IF you can find studies that show SPF for each of these oils please link up those studies in the comments.
SPF doesn’t mean it protects 100% from the suns rays, it just extends the amount of time you can spend outside before you burn so your own personal tolerance to UV is also a factor in how long you can stay outside with or without SPF. If you want to understand SPF better, check out the wikipedia article here: http://en.wikipedia.org/wiki/Sunscreen
Wide brim hats and clothes are a better UV blocker than anything topical. But I don’t know anyone who wants to go swimming in full head to toe clothing and a hat. 🙂
Natural Oil vs Allergies and Skin Sensitivities:
Also note – don’t go slathering these on without checking for allergies first. If you know you have skin sensitivities definitely do a patch test over the course of three days to see if you react. No one wants a head to toe rash!
Now get out and enjoy the summer!
And if you’re hesitant about using Natural Oils SPF as your choice of sunscreen, check out my previous article on choosing a healthier sunscreen.
UPDATE May 29th 2013:
Ok I’ve reviewed in more detail the article mentioned in ehow … :
… and come up with this.
That study was done on fourteen commercial herbal sunscreens that were purchased from local dealer of Raipur, Chhattisgarh, India. I can’t seem to find the proportions that comprise those herbal sunscreens. And I suspect that “Water melon” isn’t the same thing I’m thinking of (or would be some sort of extract or seed extract.) In other words, the study is still incredibly vague.

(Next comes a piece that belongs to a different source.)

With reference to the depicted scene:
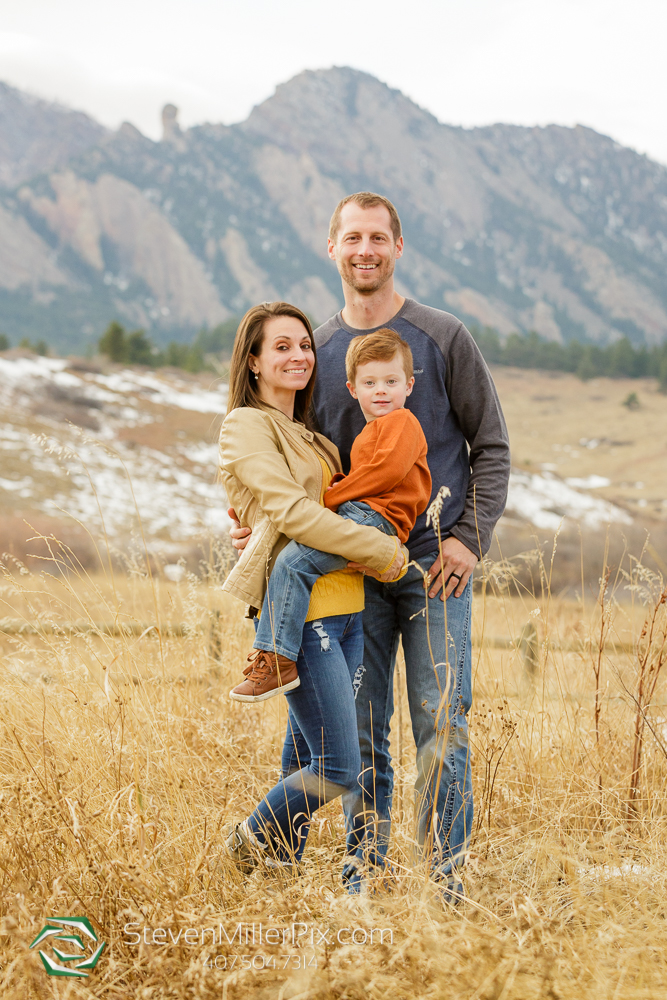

Since I went to the trouble of compiling this table from the presented information, I’m posting it here (since it simplifies some of the information in the study):
|code||ingredients||SPF (in vivo – real life tests)|
|HS2||Sandalwood, Winter Cherry, Cobras Saffron, Wheatgerm, Honey, Red Sandalwood, Symplocos, Aloe Vera||29.5 SPF|
|HS3||Carrot, Symplococos, Wheat Germ||40.6 SPF|
|HS4||Aloe Vera, Apple||14.5 SPF|
|HS5||Sunflower, Indian Madder, Cucumber||19 SPF|
|HS6||Aloe Vera||19.9 SPF|
|HS7||Orange, Vitamin C||25.2 SPF|
|HS8||Coriander, Vitamin E||20.5 SPF|
|HS9||Aloe Vera, Vitamin E||24.5 SPF|
|HS10||Aloe Vera, Basil, Tumeric||30.8 SPF|
|HS11||Sandalwood, Aloe Vera, Carrot, Honey, Sunflower||15.1 SPF|
|HS12||Wheatgerm, Vitamin E||14.9 SPF|
|HS13||Aloe Vera, Vitamin E||19.0 SPF|
|HS14||Cucumber, Jojoba, Orange, Sandalwood, Lavendar, Vitamin A, C, E||29.9 SPF|
There is one surprising finding. That Aloe Vera appears to have an SPF of about 20 with no additional ingredients.
So there you have it. If you’re in Raipur, Chhattisgarh, India you might be able to pick up some nice herbal sunscreen that really does what it says it does. Otherwise this study doesn’t seem to cover as much in the way of individual ingredients.
I’ll continue to look for studies that do cover the oils mentioned on the LiveLoveFruit article and post that information if I find it.